Die Hand zum Schwur heben, das mußte im Rahmen einer öffentlichen Sondersitzung des Gemeinderates am Donnerstag, 14. Dezember der „Neue“ nicht.
Nachdem der CDU-Fraktionsvorsitzende Jan Gradel (der – ! – einstimmig vom Gemeinderat gebeten worden war, die Zeremonie zu leiten) die Eidesformel vor- und Oberbürgermeister Eckart Würzner sie nachgesprochen hatte, genügte (um 17 Uhr 26 ein – so ist das in Heidelberg seit langem Tradition – Handschlag, bekräftigt mit einem: „So wahr mir Gott helfe“. Bislang hat ER, so scheint es, das auch getan – es sei denn, Würzner lebte nach der Devise: „Hilf dir selbst, dann hilft dir Gott“ …
Im weiteren Verlauf würdigte Jan Gradel die verschiedenen Stationen des neuen OB, er habe in seinem Amt als Bürgermeister überzeugt, er gelte als Mensch, der wirtschaftliches und soziales Engagement sehr wohl vereinigen könne.
Das Curriculum Vitae des am 10. November 1961 in Goslar geborenen Eckart Würzner zeichnet jedenfalls einen gradlinigen beruflichen Werdegang: Einundzwanzigjährig beginnt er das Studium der Geographie (Dipl.) an der Universität Mannheim und Heidelberg, 1993 macht ihn diese Arbeit zum Dr. rer. nat: „Vergleichende Fallstudie über potentielle Einflüsse atmosphärischer Umweltnoxen auf die Martalität in Agglomerationen“. Was immer genau das sein mag, der Weg für ihn war nun vorgezeichnet:
Von Juli 1988 bis August 1991 ist Eckart Würzner (hier im Rothe-Bild mit Janine Würzner neben ihr Regierungspräsident Rudolf Kühner, hinter ihm der Präsident des Finanzamtes Heidelberg Gerber im Gespräch mit Klaus Tschira) als Umweltfachberater für die Stadt Heidelberg zuständig für die Beratung der Verwaltungsspitze in allen umweltrelevanten Fragestellungen.
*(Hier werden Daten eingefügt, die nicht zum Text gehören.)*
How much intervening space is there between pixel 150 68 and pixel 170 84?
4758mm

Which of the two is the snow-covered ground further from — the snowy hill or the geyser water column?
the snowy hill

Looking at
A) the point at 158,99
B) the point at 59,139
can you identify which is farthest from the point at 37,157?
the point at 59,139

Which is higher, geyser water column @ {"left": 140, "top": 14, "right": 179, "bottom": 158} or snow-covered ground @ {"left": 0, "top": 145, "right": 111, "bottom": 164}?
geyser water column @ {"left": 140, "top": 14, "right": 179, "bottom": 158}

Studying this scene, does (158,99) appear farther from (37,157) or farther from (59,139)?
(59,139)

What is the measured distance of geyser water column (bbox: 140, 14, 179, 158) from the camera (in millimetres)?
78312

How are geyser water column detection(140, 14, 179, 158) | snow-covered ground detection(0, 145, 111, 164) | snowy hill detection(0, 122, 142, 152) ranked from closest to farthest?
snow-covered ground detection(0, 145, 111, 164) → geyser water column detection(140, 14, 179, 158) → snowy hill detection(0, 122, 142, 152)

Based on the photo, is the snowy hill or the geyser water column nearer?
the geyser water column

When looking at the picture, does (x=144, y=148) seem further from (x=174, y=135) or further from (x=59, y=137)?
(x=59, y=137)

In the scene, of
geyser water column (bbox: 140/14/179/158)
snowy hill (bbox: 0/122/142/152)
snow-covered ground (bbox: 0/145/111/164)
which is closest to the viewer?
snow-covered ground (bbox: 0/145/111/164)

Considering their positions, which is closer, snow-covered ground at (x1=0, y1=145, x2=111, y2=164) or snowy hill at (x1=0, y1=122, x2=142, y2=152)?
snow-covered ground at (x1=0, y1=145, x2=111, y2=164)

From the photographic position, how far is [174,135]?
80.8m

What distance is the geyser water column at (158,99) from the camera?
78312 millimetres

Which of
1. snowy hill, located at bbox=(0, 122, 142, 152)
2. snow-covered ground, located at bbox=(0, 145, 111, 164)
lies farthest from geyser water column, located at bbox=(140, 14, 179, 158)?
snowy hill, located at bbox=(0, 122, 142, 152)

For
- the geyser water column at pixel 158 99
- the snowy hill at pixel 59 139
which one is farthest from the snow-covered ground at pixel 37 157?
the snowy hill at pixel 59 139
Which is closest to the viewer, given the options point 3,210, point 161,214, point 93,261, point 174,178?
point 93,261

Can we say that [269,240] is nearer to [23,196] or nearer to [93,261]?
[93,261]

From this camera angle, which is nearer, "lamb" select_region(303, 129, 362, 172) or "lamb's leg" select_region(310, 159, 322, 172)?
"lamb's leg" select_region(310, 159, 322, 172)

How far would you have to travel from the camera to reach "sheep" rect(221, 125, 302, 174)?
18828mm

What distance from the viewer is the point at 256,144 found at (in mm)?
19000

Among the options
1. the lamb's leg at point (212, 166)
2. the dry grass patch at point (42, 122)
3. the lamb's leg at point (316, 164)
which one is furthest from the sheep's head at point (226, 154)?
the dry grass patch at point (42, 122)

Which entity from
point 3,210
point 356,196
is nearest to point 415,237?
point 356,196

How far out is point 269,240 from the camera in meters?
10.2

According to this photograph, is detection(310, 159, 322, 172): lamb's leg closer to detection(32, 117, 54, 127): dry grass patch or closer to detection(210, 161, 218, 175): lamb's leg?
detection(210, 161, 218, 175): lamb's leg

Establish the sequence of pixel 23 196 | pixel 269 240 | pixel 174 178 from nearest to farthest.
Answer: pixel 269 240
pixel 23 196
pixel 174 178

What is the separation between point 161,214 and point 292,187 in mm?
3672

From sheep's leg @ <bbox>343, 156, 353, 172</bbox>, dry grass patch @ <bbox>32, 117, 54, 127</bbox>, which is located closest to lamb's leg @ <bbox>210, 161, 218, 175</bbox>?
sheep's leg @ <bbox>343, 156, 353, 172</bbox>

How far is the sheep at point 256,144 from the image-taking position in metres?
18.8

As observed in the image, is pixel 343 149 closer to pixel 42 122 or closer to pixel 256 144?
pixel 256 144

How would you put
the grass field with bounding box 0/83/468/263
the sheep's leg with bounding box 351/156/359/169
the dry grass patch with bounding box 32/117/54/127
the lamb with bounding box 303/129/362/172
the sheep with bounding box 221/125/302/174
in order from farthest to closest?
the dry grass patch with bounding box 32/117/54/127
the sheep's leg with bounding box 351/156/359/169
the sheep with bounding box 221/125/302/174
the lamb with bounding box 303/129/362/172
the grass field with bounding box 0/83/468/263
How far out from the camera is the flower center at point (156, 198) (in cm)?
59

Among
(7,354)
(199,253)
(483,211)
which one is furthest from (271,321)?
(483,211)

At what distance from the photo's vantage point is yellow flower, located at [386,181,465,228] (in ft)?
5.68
Im September 1991 übernimmt er die Leitung der Abteilung technischer Umweltschutz, von Dezember 1997 bis Dezember 1999 ist er Leiter der Abteilung Umwelt- und Energiemanagement und Stellv. Amtsleiter, von Januar 2000 bis März 2001 leitet er das Amt für Umweltschutz, Energie und Gesundheitsförderung. Am 1. April 2001 wird er Bürgermeister für Umwelt und Energie der Stadt Heidelberg. Dies Amt hatte er inne bis zum 13. Dezember. An diesem Tag bekam er als Nachfolger Beate Webers den Schlüssel fürs Rathaus. Bis dahin hat er sich nicht ausgeruht im Sessel des Umweltbürgermeisters, er war Vizepräsident des Europäischen Netzwerkes Energie-Cités, Geschäftsführer der Klimaschutz- und Energie-Beratungsagentur Heidelberg-Nachbargemeinden gGmbH (KLIBA) und, und, und … Und, Mitglied im Präsidium des Deutschen Städtetages ist er mittlerweile auch.
Der Regierungspräsident des Regierungsbezirks Karlsruhe, Dr. Rudolf Kühner wußte „das Privileg zu schätzen, zum Anlaß der Amtseinführung des neuen Heidelberger Oberbürgermeisters reden zu dürfen“, gibt dem frisch gebackenen OB einige Ratschläge mit auf den Weg, geht auf die demographische Entwicklung ein, die zu neuem Denken und Handeln zwinge – „in wenigen Jahren ist in vielen deutschen Städten jeder zweite ein Mitbürger mit einem Migrantenhintergrund“ und wünscht Würzner zu guter Letzt, er möge in seiner Aufgabe auf-, niemals aber untergehen.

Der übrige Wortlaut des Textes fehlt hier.